Identification. "Dominicans" is the term used to describe the people of the Dominican Republic. The native population of Taino Indians was decimated during the Spanish Conquest, which began in 1492 and came to be characterized by forced labor and newly introduced diseases. Africans were imported as slaves to replace the Indians on the plantations and in the mines. Today Dominicans physically reflect the ancestry of Europe and Africa; over 70 percent of Dominicans are now officially considered mulatto. Even though the majority of the Dominican people are classified by the government as mulattoes, social status and skin color are correlated, with lighter-skinned Dominicans dominating business, government, and society. Mulattoes constitute most of the Dominican middle class; the working classes are mostly Black or dark mulatto. Other ethnic groups in the Dominican Republic are Lebanese, Chinese, Italians, French, Jews, Japanese, Haitians, and West Indians.

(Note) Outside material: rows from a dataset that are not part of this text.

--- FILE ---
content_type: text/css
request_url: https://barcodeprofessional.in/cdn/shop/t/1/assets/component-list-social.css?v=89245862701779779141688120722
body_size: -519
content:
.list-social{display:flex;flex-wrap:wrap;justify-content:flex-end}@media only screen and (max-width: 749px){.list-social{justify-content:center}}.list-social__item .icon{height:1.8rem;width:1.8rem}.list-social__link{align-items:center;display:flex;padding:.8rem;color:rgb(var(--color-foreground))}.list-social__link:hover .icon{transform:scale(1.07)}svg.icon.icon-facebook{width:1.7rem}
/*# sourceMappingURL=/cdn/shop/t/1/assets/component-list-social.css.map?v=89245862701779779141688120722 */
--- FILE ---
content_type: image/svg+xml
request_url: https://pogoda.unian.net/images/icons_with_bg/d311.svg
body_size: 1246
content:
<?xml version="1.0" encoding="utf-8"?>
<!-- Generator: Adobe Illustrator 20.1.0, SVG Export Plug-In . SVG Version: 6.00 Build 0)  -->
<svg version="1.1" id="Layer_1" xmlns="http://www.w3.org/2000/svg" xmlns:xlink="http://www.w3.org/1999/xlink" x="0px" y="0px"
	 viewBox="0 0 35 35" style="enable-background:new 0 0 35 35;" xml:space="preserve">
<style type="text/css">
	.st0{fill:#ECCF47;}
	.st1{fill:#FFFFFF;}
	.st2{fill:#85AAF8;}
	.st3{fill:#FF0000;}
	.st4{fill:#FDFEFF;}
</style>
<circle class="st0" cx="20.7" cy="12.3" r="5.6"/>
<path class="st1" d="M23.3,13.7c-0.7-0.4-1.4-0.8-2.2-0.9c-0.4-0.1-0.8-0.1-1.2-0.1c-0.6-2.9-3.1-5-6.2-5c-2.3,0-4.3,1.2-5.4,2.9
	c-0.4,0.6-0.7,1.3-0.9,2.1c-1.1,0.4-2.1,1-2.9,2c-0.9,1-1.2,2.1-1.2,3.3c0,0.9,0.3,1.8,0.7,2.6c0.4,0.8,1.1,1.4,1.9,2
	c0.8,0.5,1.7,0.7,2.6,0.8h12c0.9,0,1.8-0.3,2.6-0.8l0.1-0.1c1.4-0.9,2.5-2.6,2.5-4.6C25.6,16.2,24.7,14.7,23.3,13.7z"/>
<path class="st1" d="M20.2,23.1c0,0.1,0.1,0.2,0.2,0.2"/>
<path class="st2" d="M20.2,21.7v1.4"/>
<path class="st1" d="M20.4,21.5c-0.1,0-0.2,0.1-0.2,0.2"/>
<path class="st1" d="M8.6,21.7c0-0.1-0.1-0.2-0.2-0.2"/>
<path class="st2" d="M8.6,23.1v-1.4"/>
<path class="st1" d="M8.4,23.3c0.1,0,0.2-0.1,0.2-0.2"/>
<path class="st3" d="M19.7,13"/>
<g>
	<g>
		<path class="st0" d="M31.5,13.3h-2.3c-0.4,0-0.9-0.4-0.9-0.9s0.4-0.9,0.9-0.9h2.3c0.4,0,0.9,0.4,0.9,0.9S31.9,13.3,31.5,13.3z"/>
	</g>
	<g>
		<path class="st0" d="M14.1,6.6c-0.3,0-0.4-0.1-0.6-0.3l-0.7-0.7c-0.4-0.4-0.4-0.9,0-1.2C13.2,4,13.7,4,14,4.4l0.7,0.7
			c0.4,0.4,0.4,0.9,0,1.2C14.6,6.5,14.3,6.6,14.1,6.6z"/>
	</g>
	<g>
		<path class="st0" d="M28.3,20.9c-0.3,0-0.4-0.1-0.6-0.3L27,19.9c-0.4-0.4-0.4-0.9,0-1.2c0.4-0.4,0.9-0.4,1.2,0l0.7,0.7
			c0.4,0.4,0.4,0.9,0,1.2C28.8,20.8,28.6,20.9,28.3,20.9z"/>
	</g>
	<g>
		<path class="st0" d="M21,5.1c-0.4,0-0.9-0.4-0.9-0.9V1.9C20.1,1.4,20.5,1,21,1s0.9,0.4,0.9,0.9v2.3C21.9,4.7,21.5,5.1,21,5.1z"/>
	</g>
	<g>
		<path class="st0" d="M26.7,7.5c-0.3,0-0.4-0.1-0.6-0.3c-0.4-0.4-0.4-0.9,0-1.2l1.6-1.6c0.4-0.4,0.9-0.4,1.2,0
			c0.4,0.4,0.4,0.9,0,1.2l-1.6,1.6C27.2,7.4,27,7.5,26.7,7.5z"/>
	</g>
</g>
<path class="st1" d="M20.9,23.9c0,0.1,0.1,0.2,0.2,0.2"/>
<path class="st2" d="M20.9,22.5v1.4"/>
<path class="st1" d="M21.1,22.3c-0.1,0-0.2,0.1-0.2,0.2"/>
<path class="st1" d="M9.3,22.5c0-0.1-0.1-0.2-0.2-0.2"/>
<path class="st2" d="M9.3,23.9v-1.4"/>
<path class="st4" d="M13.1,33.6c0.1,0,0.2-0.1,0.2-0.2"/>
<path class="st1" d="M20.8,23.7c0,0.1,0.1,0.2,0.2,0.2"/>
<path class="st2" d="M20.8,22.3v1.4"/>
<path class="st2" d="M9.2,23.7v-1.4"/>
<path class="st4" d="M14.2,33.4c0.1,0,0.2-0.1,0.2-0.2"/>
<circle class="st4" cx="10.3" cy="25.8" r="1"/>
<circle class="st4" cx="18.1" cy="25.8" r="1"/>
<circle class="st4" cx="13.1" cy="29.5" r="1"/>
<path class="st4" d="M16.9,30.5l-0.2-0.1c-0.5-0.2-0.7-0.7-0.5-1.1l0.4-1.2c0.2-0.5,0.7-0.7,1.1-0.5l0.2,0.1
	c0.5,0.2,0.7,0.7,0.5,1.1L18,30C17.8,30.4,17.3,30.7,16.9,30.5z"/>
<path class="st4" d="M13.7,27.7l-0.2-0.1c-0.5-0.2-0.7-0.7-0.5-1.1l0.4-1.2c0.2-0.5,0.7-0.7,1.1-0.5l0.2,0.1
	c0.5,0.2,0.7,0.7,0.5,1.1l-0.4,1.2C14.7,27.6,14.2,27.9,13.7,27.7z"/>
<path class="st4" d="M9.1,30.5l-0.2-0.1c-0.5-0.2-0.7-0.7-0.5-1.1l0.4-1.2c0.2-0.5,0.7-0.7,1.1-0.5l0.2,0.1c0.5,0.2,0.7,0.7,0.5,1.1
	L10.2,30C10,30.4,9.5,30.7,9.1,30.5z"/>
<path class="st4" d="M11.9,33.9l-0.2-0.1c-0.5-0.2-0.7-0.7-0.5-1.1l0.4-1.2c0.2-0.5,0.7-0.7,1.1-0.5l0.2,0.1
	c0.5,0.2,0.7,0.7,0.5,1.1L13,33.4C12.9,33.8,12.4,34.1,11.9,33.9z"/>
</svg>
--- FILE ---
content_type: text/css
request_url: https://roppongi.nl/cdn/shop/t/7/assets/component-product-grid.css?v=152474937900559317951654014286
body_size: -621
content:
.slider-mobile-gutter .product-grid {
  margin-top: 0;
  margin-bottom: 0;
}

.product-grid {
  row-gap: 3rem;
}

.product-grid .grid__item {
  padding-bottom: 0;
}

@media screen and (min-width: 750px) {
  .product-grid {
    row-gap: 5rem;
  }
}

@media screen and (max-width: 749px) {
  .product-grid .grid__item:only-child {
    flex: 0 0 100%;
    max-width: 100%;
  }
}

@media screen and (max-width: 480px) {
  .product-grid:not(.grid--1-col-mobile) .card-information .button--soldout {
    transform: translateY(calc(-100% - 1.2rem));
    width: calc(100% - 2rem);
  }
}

Location. The island of Hispaniola, one of the Greater Antilles, lies between Cuba and Puerto Rico in the Caribbean Sea. The Dominican Republic occupies the eastern two-thirds (i.e., 48,464 square kilometers) of Hispaniola and is strikingly diverse geographically. The Dominican Republic contains mountain ranges interspersed with fertile valleys, lush rain forests, semiarid deserts, rich farmlands, and spectacular beaches. The western third of the island of Hispaniola is the nation of Haiti.
Many Dominicans have migrated to other countries in search of employment and increased opportunity. Between 5 and 8 percent of the population of the Dominican Republic live and work in the United States—most of them in New York City, but substantial numbers have also settled in New Jersey and Florida. Migration between the Dominican Republic and other islands of the Caribbean is less well documented.
Demography. There were about 7,915,000 Dominicans in 1993. About half of them lived in the campo (countryside) and worked mainly as peasant farmers. Because of the relative poverty in the countryside, more and more Dominicans have migrated to cities such as Santo Domingo (the capital city), Santiago de los Caballeros, La Vega, San Francisco de Macorís, La Romana, and Puerto Plata on the north coast.
During the period of Rafael Trujillo's rule, from 1930 to 1961, Dominican immigration to the United States was severely limited, given Trujillo's domestic agenda, which depended on a steady supply of an expendable labor source. Dominicans did migrate however, even with Trujillo's restrictive policies. Between 1950 and 1960, almost 10,000 Dominicans emigrated to the United States and became legal residents. Following the overthrow of Trujillo in 1961 and the lifting of his restrictive policies, migration to the United States increased substantially. Between 1961 and 1981, 255,578 legal immigrants entered the United States from the Dominican Republic. It is much more difficult to estimate the number of undocumented Dominicans in the United States. Reports suggest that Dominicans are third among immigrant groups from Latin America admitted into the United States. The economic crisis of the early 1980s has further increased the number of Dominicans seeking to emigrate to the United States. Research suggests that those Dominicans who succeed in doing so are most often young, predominantly urban in origin, often skilled and semiprofessional, and better educated than Dominican nonmigrants.
In 1993 the crude birthrate in the Dominican Republic was 25.2 per thousand, the crude death rate was 5.8 per thousand, the infant mortality rate was 49.3 per thousand, and total life expectancy at birth was 69 years.
Linguistic Affiliation. Spanish is the language spoken by Dominicans. Although there are some regional dialects of Spanish in the Dominican Republic, Dominicans pride themselves on the "purity" of their Spanish. Dominican Spanish is considered by some to be perhaps the clearest, most classical Spanish spoken in Latin America. According to some authors, this may be the result of the virtual elimination of the native population and the fact that the Dominican Republic was the first Spanish-settled colony in the New World.